TRY IT: Write a continuation of the passage about the intubated 91-year-old woman with urosepsis, starting right after its final sentence.
** PAGE EXCERPT follows **
Imagine the following situation: You are assigned a 91-year-white female, admitted with urosepsis, requiring mechanical ventilation and intubation. Despite IV antibiotics, fevers jump through the roof along with climbing WBC counts and bands with a left shift. Within hours, Levophed is infusing at 60 cc/hr, NS is running wide-open, urine output stops flowing, and acrocyanosis arrives. Dopamine is added. Pitressin comes next. Soon you run out of electrical wall sockets as more inotropic drug support is added to sustain life.
The family hovers outside the door, without any sort of DNR discussion with the medical team. As the night wears on, the patient looks paler and paler, her cardiac rhythm now shows major ST depression leading way to a wide complex slow ventricular rhythm. By morning the patient's systolic blood pressure is near 54/?, and she's unresponsive as you provide oral care. Yet still the family "wants everything done." But there is nothing more to do. Palpable pulses barely exist. Mottling creeps along her limbs. There is no life.
** End of PAGE EXCERPT **
** EXTRACTED INFORMATION follows **
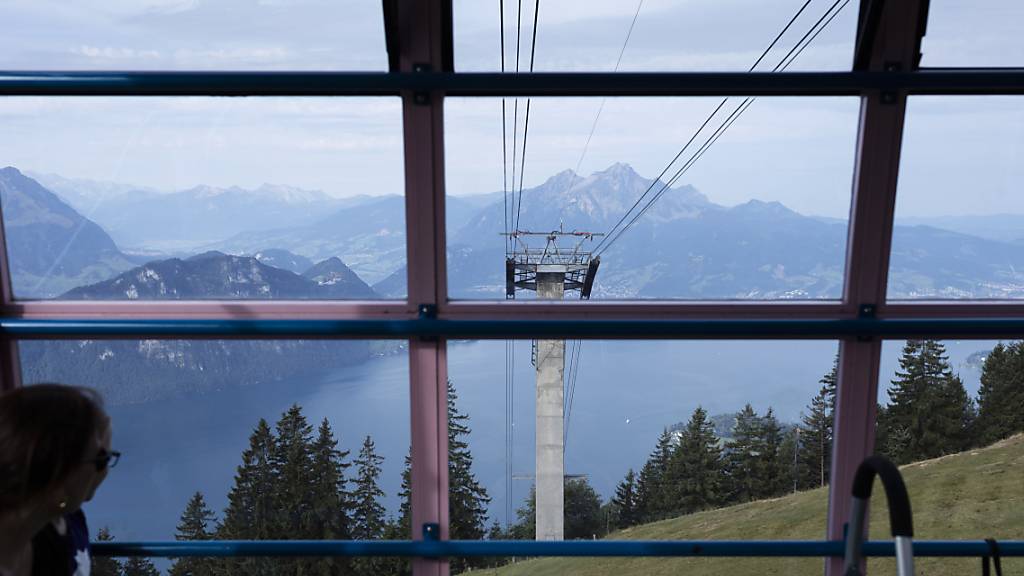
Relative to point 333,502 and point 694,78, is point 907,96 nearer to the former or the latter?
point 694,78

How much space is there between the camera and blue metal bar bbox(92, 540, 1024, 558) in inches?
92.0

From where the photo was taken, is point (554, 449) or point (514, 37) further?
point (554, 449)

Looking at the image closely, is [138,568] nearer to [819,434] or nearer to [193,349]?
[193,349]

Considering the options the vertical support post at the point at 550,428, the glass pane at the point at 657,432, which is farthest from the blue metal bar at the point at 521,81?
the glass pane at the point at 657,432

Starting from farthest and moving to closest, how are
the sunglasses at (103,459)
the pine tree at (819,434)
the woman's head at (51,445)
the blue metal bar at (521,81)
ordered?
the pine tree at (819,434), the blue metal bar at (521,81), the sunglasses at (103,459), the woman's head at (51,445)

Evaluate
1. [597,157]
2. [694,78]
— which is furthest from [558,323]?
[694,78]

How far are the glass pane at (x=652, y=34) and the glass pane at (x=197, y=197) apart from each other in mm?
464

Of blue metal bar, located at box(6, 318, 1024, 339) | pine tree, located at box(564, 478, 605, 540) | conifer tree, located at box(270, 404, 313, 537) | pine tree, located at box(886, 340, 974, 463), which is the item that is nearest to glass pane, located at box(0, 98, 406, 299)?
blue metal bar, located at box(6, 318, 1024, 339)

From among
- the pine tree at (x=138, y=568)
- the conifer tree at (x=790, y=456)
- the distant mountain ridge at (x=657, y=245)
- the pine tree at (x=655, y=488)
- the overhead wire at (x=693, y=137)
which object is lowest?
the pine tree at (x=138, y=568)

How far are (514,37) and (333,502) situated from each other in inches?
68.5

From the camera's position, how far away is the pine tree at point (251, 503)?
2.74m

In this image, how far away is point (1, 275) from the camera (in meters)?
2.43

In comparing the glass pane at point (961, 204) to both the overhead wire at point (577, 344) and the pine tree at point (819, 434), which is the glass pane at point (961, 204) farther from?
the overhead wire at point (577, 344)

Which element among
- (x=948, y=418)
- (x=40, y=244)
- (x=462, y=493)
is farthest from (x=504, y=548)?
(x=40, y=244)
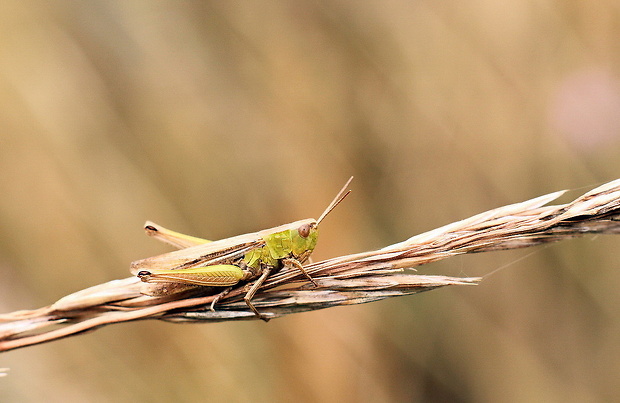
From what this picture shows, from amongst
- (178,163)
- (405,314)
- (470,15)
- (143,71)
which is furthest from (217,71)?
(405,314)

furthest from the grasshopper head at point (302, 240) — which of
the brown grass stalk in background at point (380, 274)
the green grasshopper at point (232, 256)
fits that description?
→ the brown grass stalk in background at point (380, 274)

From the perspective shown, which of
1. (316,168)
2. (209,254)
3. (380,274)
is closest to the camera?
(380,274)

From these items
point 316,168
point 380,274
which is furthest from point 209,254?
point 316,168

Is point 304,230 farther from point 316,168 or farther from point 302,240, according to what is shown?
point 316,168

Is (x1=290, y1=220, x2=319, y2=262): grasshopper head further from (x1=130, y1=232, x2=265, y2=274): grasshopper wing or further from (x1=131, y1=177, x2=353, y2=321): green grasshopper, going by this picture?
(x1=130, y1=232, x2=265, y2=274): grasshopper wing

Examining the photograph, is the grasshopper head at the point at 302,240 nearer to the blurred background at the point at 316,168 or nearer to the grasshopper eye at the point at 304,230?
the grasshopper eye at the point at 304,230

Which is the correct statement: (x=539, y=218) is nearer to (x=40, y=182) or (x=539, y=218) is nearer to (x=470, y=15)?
** End of EXTRACTED INFORMATION **
SOLVED PROBLEM:
The two residents seek to place a new arterial line instead of sitting down with the family to initiate a discussion about medical futility and comfort care. The nurse mumbles to the team, asking them to talk with the family about death and dying all night long, to no avail. The family continues to wonder in the hallway, hovering outside her room as her HR slowly begins to drop. They want dialysis now.
Still, no one talks to them about DNR options. No healthcare proxy exists. If you were in this situation, what would you have done?
Does a nurse have the right to tell a family about DNR options or should it remain a discussion with the physicians? Would like to see nurses and doctors opinions about this situation.